Your answer is to be the exact text of the lines from the one containing "Asteroid alert - aplicativo" through the final line of the entries, restated in full, with pictures omitted.

━━━━━ Supplied records

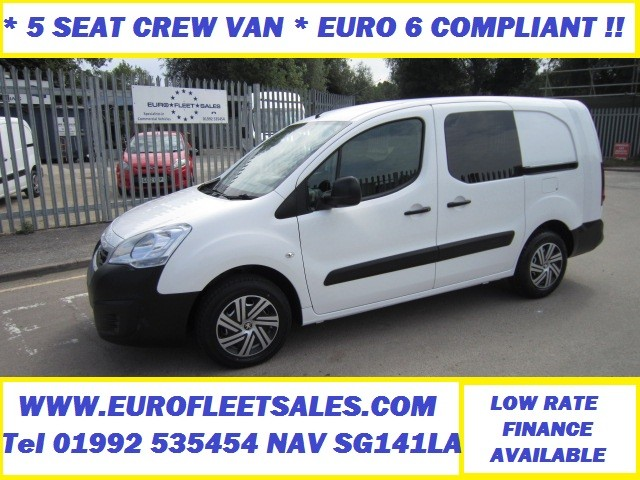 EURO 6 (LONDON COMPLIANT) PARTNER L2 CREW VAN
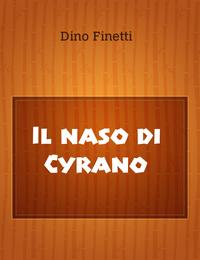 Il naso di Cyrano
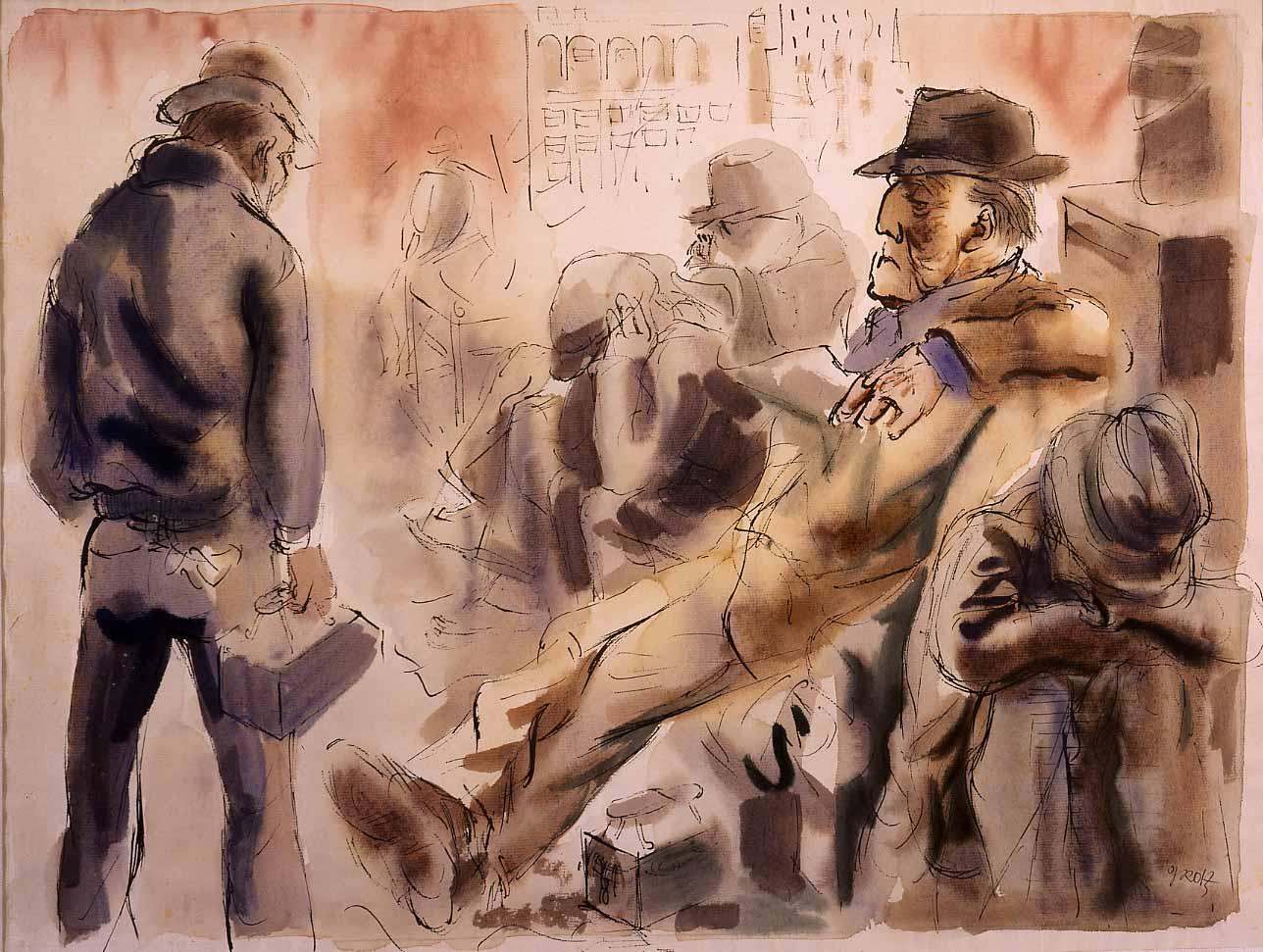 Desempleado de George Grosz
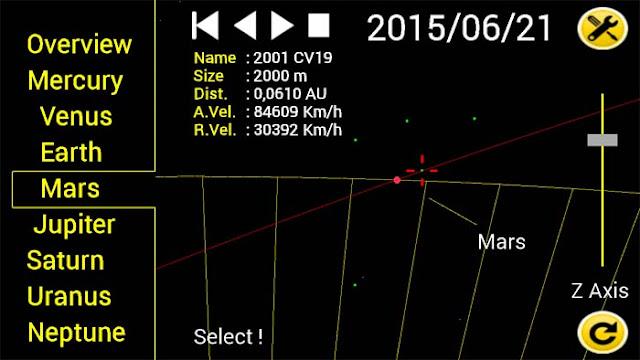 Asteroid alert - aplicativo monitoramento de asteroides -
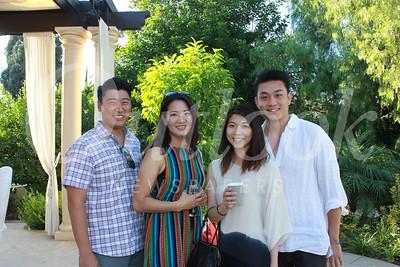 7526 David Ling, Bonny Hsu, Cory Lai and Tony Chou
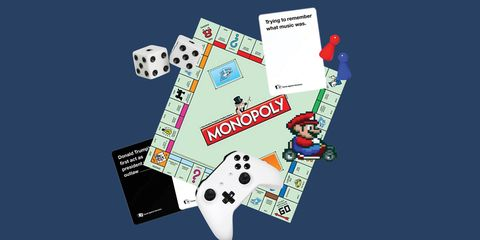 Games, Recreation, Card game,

━━━━━━━━━━

● Answer for the task:
 Asteroid alert - aplicativo monitoramento de asteroides -
 7526 David Ling, Bonny Hsu, Cory Lai and Tony Chou
 Games, Recreation, Card game,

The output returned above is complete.